* Page text:
Growing Humanities: Flourishing Futures in Challenging Times
Higher Education Conference

29th June 2026, University of Westminster, 309 Regent Street, London

Across the UK and internationally, Humanities disciplines are navigating a period of profound challenge. Declining enrolments, funding pressures, restructuring agendas, and persistent political and media narratives that question the value of Humanities study have created an uncertain landscape for students, educators, and researchers alike. Yet this moment is also one of possibility. The Humanities continue to generate transformative knowledge about culture, history, language, ethics, creativity, and human experience—knowledge that is indispensable for understanding complex global challenges and imagining more just and sustainable futures.
This conference invites participants to explore the theme of Growing Humanities. We deliberately use the concept of growth in expansive and critical ways. While growth is often framed within neoliberal economic logics—metrics, recruitment numbers, income streams, and productivity—this event seeks to foreground alternative understandings. Growth may be intellectual, cultural, social, pedagogical, civic, ecological, or personal. It may involve deepening rather than scaling; collaboration rather than competition; or transformation rather than accumulation. Growth might also mean resistance: protecting spaces for critical inquiry, creativity, reflection, and intervention in contexts where they are under threat.
We aim to create a space that both celebrates the enduring importance of Humanities disciplines and collectively plans for flourishing futures. The conference will bring together academics, professional services colleagues, students, sector leaders, policymakers, and community partners to share ideas, practices, and strategies that support Humanities education and research in Higher Education.

* Data provided:

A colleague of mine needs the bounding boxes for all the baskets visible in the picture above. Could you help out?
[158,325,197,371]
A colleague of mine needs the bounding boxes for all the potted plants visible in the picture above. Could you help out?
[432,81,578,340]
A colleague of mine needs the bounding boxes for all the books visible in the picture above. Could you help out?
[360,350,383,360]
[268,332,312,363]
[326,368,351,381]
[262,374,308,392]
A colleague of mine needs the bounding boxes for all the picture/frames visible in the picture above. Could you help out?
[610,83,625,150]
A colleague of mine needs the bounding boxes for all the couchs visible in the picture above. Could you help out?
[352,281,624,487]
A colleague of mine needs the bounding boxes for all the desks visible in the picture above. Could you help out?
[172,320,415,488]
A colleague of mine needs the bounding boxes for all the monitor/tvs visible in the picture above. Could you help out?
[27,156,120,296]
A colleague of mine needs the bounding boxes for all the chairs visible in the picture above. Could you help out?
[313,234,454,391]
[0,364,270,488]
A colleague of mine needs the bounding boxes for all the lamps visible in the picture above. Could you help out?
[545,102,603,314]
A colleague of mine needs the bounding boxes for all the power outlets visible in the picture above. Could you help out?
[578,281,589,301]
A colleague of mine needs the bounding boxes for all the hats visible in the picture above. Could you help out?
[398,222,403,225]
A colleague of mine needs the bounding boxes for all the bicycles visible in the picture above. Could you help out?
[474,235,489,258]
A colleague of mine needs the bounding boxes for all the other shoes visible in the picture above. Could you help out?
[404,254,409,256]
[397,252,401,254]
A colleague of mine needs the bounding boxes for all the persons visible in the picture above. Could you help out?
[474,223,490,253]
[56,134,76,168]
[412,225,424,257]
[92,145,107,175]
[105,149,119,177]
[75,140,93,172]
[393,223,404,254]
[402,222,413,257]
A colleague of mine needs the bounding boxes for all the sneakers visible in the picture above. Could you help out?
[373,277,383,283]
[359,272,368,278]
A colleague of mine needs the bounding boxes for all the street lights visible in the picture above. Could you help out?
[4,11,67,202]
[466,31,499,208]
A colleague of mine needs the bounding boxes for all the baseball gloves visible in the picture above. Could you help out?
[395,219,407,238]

* Set of tasks:
**A.** Rewrite the part of the conference announcement that opens with the words containing "29th June 2026, University" and closes with "and sustainable futures.", replacing "profound challenge" with "serious difficulty".
**B.** According to the conference announcement, at what address will the event take place?
**C.** Write the next part of the conference announcement, starting after its final sentence.

* Responses by task:
**A.**
29th June 2026, University of Westminster, 309 Regent Street, London

Across the UK and internationally, Humanities disciplines are navigating a period of serious difficulty. Declining enrolments, funding pressures, restructuring agendas, and persistent political and media narratives that question the value of Humanities study have created an uncertain landscape for students, educators, and researchers alike. Yet this moment is also one of possibility. The Humanities continue to generate transformative knowledge about culture, history, language, ethics, creativity, and human experience—knowledge that is indispensable for understanding complex global challenges and imagining more just and sustainable futures.

**B.** The University of Westminster, 309 Regent Street, London.

**C.**
Provisional Programme

9-9.30 Registration and Coffee

9.30 - 9.45: Welcome (Lucy Bond, Head of Humanities, University of Westminster)


9.45 - 11 Session 1: Translating Humanities (Chair, Alexa Alfer and Juliet Vine)

Omri Asscher (Bar-Ilan University) – “The Humanities’ unique edge in the age of AI: Translation studies as a case in point”

Christophe Fricker (University of Bristol) – “Translation is what we do when we stop kidding ourselves”

Ye Tian (University of Leeds) – “Translation, Creativity, Serendipity: Slow Translation as Resistance”


11 - 11.15 Break


11.15 - 12.45 Session 2: (Re)Valuing Humanities

Abel Beserra (University of Sao Paulo) – “Beyond Measurable Value: Negativity, the Subject, and the Ontological Case for the Humanities”

Zahid Naz (QMUL) – “The Useful University? Higher Education Policy and the Struggle for Purpose”

Charlotte Fraser (University of Sussex) and Clara Vlessing (University College Dublin) – “On ‘On (Not) Sleeping with Your Students’: Self-Actualisation in the Unsexy Humanities”

Michelle Tambosi (University of Sao Paulo/ University of Birmingham) – “Poetry as Method”


12.45 - 1.30 Lunch


1.30 - 2.30 Session 3: Plenary and Workshop

Plenary: Chris Newfield (Independent Social Research Foundation) – “Society Wants Some Answers: The Future of Literary knowledge as a University Institution”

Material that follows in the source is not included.